Protein Quantitation Assays — Frequently Asked Questions
Protein quantitation is an important part of many workflows. The estimation or quantitation of the protein in a sample frequently allows researchers to understand the results from their work and make decisions on the subsequent steps. Bio-Rad offers four colorimetric assays for protein quantitation: the Quick Start™ Bradford protein assay, the Bio-Rad protein assay, the DC™ protein assay, and the RC DC™ protein assay. Knowing which one is the appropriate kit to use and what to watch out for can save time and prevent frustration. Here are the answers to some of the most frequently asked questions related to the use of these kits.
I want to quantify samples in my protein extraction buffer. Which kit should I select?
All Bio-Rad protein assay kits can be used to quantitate samples in common buffers and salts. But some of the kits, such as the Quick Start™ Bradford protein assay or the Bio-Rad protein assay, are sensitive to many detergents. The DC protein assay can be used to quantitate proteins in the presence of various concentrations of detergents in addition to many common reagents. The RC DC protein assay is both reducing agent compatible (RC) and detergent compatible (DC). To see which kit is compatible with specific contaminating compounds, see Bulletin 1069 or the product manual at www.bio-rad.com.
If the protein is in the presence of a compound that has not been tested and this compound can not be removed before quantitation, it would be best to prepare a standard protein dilution series in a similar buffer to determine the effect of the buffer composition on the assay (see Bulletin 1069).
Bio-Rad offers kits with BSA and γ-globulin as control proteins. How do I select a protein standard?

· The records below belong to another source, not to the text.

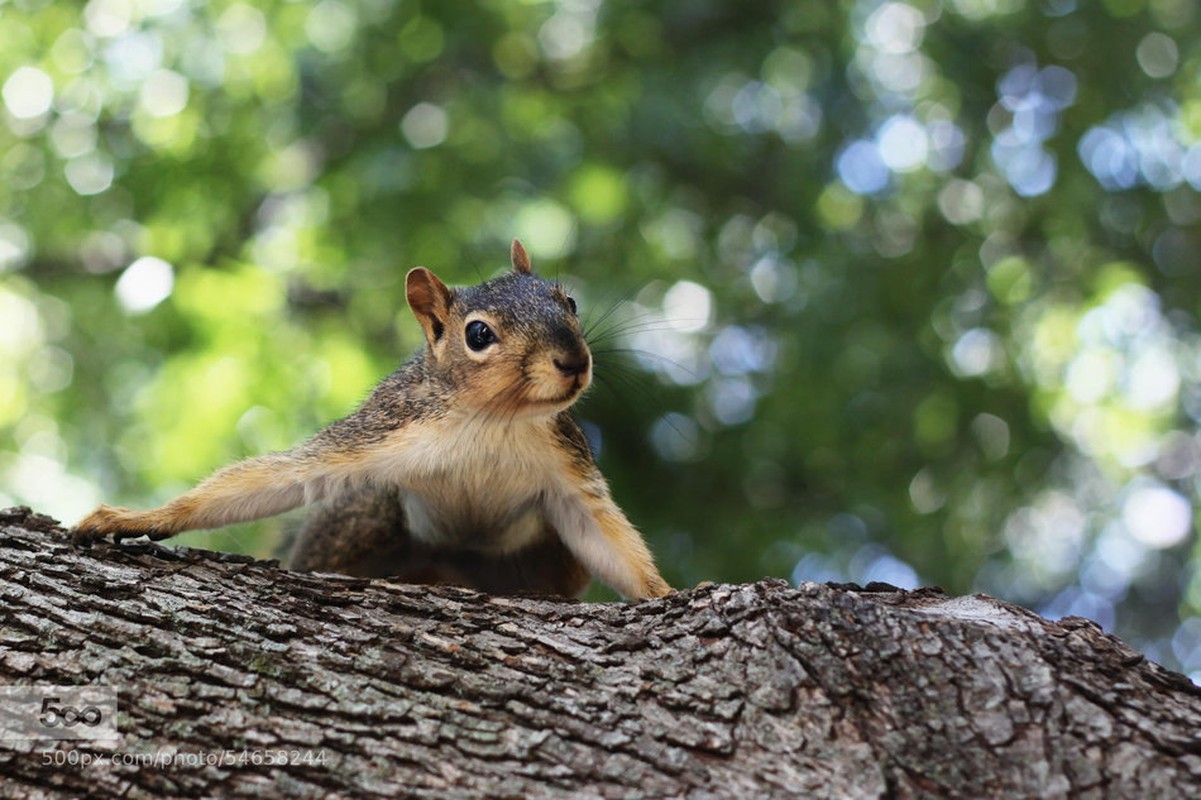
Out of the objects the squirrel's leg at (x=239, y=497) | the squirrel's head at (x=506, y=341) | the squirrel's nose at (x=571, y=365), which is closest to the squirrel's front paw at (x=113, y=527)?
the squirrel's leg at (x=239, y=497)

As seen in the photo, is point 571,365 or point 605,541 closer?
point 571,365

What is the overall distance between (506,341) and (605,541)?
0.70 metres

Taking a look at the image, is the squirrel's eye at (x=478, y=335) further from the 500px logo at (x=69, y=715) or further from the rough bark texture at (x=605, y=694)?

In any protein assay, the best protein to use as a standard is a purified preparation of the protein being assayed. In the absence of such an absolute reference protein, another protein must be selected as a relative standard. The best relative standard to use is the one that gives a color yield similar to that of the protein being assayed. Selecting such a protein standard is generally done empirically. Alternatively, if only relative protein values are desired, any purified protein may be selected as a standard. If a direct comparison of two different protein assays is being performed, the same standard should be used for both procedures. Bio-Rad offers two standards: bovine γ-globulin (standard I) and BSA (standard II). With the Quick Start Bradford and Bio-Rad protein assays, the dye color development is significantly greater with albumin compared to most other proteins, including γ-globulin (Figure 1). Therefore, the BSA standard would be appropriate if the sample contains primarily albumin, or if the protein being assayed gives a similar response to the dye. For a color response that is typical of many proteins, the γ-globulin standard is appropriate. The DC and RC DC protein assays show little difference in color development between BSA and γ-globulin. It is recommended, however, that the same standard be used if comparisons are to be made between different assays.
Fig. 1. Typical standard curves for the Bio-Rad protein assay: bovine serum albumin ( ) and γ-globulin ( ).
I constructed a calibration curve. But how do I know if my calibration curve is good?
The most common way of constructing calibration curve is fitting the data using linear regression. The quality of the fit of the experimental points to the linear model is usually evaluated using the coefficient of determination R2. In general, the R2 should be higher than 0.98 in order to consider the fit of the calibration curve good. Most software applications used to fit the points into a calibration curve can give you the R2 value.